▶ **EXCERPTED PASSAGE**
———
If you'd like a very high-level introduction to MIR, as well as some
of the compiler concepts that it relies on (such as control-flow
graphs and desugaring), you may enjoy the
[rust-lang blog post that introduced MIR][blog].
## Introduction to MIR
MIR is defined in the [`compiler/rustc_middle/src/mir/`][mir] module, but much of the code
that manipulates it is found in [`compiler/rustc_mir_build`][mirmanip_build],
[`compiler/rustc_mir_transform`][mirmanip_transform], and
[`compiler/rustc_mir_dataflow`][mirmanip_dataflow].
Some of the key characteristics of MIR are:
- It is based on a [control-flow graph][cfg].
- It does not have nested expressions.
- All types in MIR are fully explicit.
———
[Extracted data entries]
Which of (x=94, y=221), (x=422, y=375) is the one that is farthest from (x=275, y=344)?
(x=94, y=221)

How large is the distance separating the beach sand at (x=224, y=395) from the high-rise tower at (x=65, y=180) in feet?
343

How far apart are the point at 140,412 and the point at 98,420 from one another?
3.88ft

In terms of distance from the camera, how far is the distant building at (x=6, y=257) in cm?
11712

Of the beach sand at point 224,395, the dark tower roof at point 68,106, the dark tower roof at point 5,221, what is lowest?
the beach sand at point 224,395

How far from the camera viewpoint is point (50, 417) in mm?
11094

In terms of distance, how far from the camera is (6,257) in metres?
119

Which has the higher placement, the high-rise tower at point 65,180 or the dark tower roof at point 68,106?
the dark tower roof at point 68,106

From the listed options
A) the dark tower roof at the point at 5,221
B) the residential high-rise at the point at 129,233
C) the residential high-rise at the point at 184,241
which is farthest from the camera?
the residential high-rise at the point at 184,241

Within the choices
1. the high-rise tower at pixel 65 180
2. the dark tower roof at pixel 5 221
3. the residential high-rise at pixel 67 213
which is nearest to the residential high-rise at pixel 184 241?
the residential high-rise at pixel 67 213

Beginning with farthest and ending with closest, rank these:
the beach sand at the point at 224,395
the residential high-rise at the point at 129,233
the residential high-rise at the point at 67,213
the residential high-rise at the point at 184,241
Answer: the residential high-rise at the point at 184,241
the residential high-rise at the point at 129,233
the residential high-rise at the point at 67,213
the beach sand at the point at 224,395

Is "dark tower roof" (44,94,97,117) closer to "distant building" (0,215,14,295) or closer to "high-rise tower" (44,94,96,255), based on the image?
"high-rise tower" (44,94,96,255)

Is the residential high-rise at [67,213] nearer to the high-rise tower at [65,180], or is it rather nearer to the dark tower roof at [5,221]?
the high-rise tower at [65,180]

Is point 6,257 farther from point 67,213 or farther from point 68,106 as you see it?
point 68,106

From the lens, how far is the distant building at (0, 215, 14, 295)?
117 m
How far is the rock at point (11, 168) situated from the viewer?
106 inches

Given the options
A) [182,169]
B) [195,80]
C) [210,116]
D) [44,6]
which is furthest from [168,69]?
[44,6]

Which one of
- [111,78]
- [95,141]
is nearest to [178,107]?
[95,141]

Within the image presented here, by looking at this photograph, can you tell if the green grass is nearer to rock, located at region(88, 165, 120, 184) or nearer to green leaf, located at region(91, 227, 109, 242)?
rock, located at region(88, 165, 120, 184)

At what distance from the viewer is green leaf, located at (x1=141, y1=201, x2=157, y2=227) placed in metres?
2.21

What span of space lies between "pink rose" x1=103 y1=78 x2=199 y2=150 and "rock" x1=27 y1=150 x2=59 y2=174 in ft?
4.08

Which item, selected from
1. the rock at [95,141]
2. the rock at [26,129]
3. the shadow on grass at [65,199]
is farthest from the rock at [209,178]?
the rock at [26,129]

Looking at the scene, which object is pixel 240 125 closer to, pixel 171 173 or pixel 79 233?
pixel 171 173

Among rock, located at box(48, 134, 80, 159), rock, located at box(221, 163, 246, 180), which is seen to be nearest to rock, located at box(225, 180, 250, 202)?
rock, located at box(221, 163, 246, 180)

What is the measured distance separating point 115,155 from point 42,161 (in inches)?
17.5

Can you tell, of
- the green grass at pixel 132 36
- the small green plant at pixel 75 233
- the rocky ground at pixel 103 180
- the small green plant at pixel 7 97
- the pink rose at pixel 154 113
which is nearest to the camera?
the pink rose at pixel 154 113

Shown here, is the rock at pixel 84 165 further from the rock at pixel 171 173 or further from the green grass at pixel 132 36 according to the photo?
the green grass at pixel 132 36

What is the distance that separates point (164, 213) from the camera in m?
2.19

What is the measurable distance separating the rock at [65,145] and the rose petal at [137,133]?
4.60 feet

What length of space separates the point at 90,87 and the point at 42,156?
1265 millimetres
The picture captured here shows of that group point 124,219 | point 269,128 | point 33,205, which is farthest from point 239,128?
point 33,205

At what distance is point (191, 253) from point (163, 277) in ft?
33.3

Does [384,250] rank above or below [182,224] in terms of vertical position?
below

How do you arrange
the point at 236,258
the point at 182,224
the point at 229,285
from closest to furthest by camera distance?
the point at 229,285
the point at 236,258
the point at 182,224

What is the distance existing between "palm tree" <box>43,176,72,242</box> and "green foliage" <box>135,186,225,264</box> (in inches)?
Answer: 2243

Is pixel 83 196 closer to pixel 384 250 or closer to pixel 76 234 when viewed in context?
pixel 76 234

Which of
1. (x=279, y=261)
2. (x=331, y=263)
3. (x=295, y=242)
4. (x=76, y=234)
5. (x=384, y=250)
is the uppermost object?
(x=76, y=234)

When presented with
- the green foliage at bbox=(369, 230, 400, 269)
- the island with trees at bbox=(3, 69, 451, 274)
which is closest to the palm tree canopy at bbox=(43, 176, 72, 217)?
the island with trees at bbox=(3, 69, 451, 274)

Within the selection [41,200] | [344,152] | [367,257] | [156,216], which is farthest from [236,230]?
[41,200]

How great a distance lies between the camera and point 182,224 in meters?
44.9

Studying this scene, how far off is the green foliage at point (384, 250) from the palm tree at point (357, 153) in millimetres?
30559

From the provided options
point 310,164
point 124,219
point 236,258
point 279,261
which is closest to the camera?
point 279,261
———
Could you extend the passage on Rust's MIR above, picking up right after its final line?

▶ **TASK ANSWER**
## Key MIR vocabulary
This section introduces the key concepts of MIR, summarized here:
- **Basic blocks**: units of the control-flow graph, consisting of:
- **statements:** actions with one successor
- **terminators:** actions with potentially multiple successors; always at
the end of a block
- (if you're not familiar with the term *basic block*, see the [background
chapter][cfg])
- **Locals:** Memory locations allocated on the stack (conceptually, at
least), such as function arguments, local variables, and
temporaries. These are identified by an index, written with a
leading underscore, like `_1`. There is also a special "local"
(`_0`) allocated to store the return value.
- **Places:** expressions that identify a location in memory, like `_1` or
`_1.f`.
- **Rvalues:** expressions that produce a value. The "R" stands for
the fact that these are the "right-hand side" of an assignment.
- **Operands:** the arguments to an rvalue, which can either be a
constant (like `22`) or a place (like `_1`).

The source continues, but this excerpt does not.